>> BEGIN

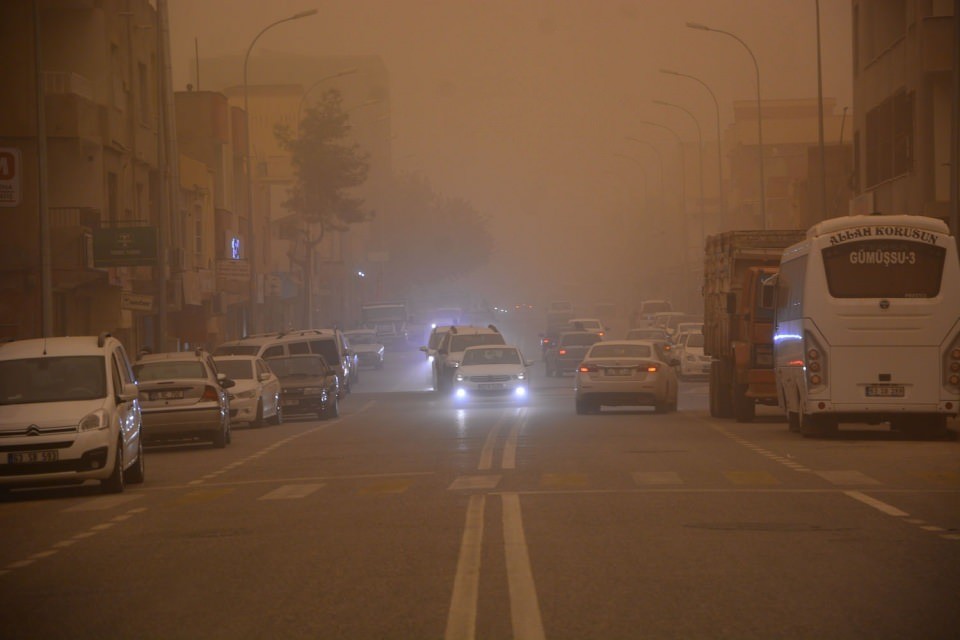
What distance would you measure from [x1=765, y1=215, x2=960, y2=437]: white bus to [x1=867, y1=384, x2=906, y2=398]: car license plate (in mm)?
15

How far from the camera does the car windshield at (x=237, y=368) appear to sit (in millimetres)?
35531

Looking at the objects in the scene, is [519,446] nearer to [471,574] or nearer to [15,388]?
[15,388]

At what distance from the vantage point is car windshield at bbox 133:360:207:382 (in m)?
29.9

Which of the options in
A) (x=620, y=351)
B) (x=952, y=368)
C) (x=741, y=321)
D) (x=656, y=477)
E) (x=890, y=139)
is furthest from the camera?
(x=890, y=139)

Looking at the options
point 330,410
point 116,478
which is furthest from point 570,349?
point 116,478

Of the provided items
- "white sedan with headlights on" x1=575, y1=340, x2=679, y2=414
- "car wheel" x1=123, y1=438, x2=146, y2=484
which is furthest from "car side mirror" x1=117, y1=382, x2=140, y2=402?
"white sedan with headlights on" x1=575, y1=340, x2=679, y2=414

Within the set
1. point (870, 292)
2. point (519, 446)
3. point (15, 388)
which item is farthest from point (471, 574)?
point (870, 292)

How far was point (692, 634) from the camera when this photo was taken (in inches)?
358

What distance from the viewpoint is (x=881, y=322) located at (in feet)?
83.1

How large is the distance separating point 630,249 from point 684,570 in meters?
175

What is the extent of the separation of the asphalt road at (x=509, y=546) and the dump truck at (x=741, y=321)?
6374mm

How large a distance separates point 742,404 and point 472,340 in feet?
54.3

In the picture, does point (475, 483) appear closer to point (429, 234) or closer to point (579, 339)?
point (579, 339)

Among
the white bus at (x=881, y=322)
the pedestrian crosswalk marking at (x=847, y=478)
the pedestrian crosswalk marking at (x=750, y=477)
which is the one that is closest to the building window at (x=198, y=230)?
the white bus at (x=881, y=322)
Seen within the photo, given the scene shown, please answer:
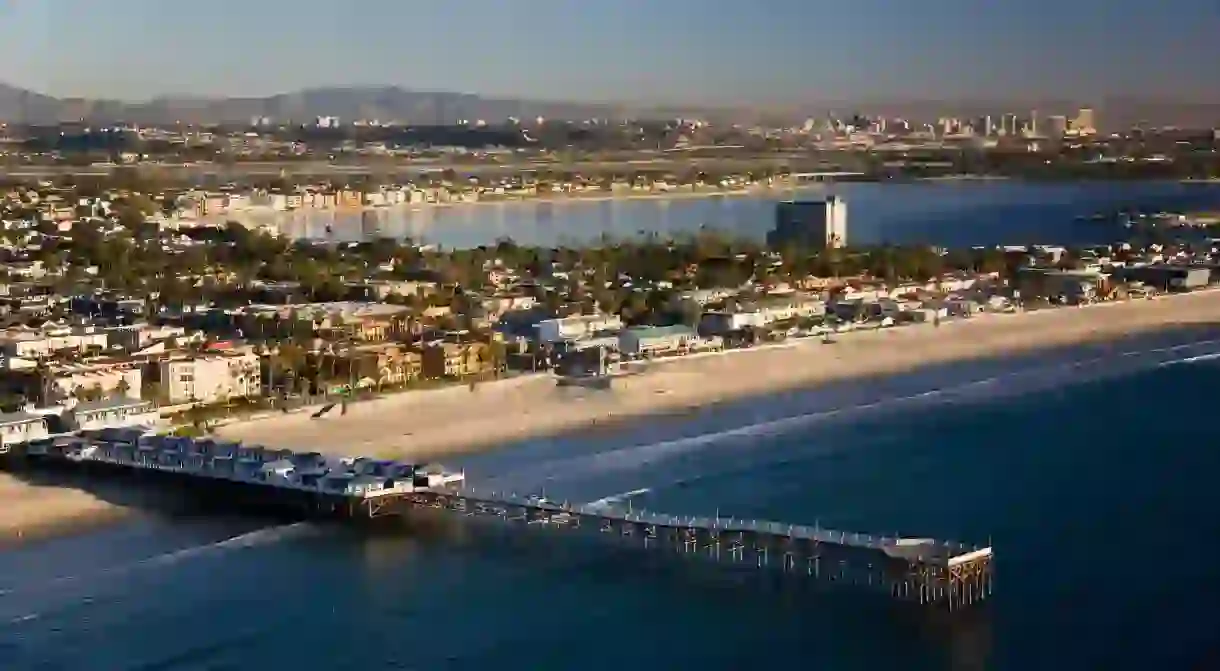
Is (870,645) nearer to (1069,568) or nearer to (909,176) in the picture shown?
(1069,568)

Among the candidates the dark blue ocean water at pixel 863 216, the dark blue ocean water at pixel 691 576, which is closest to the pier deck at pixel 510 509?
the dark blue ocean water at pixel 691 576

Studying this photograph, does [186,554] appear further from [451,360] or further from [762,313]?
[762,313]

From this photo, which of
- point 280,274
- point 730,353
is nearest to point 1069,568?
point 730,353

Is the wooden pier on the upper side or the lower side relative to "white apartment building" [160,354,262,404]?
lower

>> END

→ **WRITTEN INSTRUCTION**
Please revise the lines above by replacing "car windshield" with "front windscreen" and leaving everything else as it is, then give them again without the pictures.

→ **ANSWER TO THIS EXERCISE**
What distance would you measure from [x1=765, y1=215, x2=960, y2=437]: white bus to [x1=867, y1=384, x2=906, y2=398]: car license plate (in mm)?
15

How far from the camera does the front windscreen at (x=237, y=368) appear to sit (in millimetres)?
35531

Looking at the objects in the scene, is [519,446] nearer to [471,574] or nearer to [15,388]?
[15,388]

At what distance from the vantage point is front windscreen at bbox 133:360:207:382 (in m)?
29.9

Which of the options in
A) (x=620, y=351)
B) (x=952, y=368)
C) (x=741, y=321)
D) (x=656, y=477)
E) (x=890, y=139)
is furthest from the camera?
(x=890, y=139)

Looking at the options
point 330,410
point 116,478
which is furthest from point 570,349?
point 116,478

Of the provided items
- "white sedan with headlights on" x1=575, y1=340, x2=679, y2=414
- "car wheel" x1=123, y1=438, x2=146, y2=484
which is furthest from "car side mirror" x1=117, y1=382, x2=140, y2=402?
"white sedan with headlights on" x1=575, y1=340, x2=679, y2=414

Within the set
1. point (870, 292)
2. point (519, 446)
3. point (15, 388)
which item is farthest from point (471, 574)?
point (870, 292)

How far was point (692, 634) from the camera when this photo was taken (in inches)?
358

What distance from the viewpoint is (x=881, y=322) located at (in feet)?
83.1

How large is the distance separating point 630,249 from point 684,570 in meters?
175

What is the extent of the separation of the asphalt road at (x=509, y=546) and the dump truck at (x=741, y=321)?
6374mm

How large a distance separates point 742,404 and point 472,340 in feet?
54.3

In the picture, does point (475, 483) appear closer to point (429, 234) or closer to point (579, 339)?
point (579, 339)

Among
the white bus at (x=881, y=322)
the pedestrian crosswalk marking at (x=847, y=478)
the pedestrian crosswalk marking at (x=750, y=477)
which is the one that is closest to the building window at (x=198, y=230)?
the white bus at (x=881, y=322)
Seen within the photo, given the scene shown, please answer:
Is (870,645) nearer to (1069,568) or nearer to (909,176) in the picture shown?
(1069,568)

Among the candidates the dark blue ocean water at pixel 863 216, the dark blue ocean water at pixel 691 576, which is closest to the pier deck at pixel 510 509?
the dark blue ocean water at pixel 691 576

Studying this photograph, does [186,554] appear further from [451,360] or further from [762,313]?
[762,313]

From this photo, which of
- point 280,274
- point 730,353
is nearest to point 1069,568?
point 730,353

Is the wooden pier on the upper side or the lower side relative to "white apartment building" [160,354,262,404]?
lower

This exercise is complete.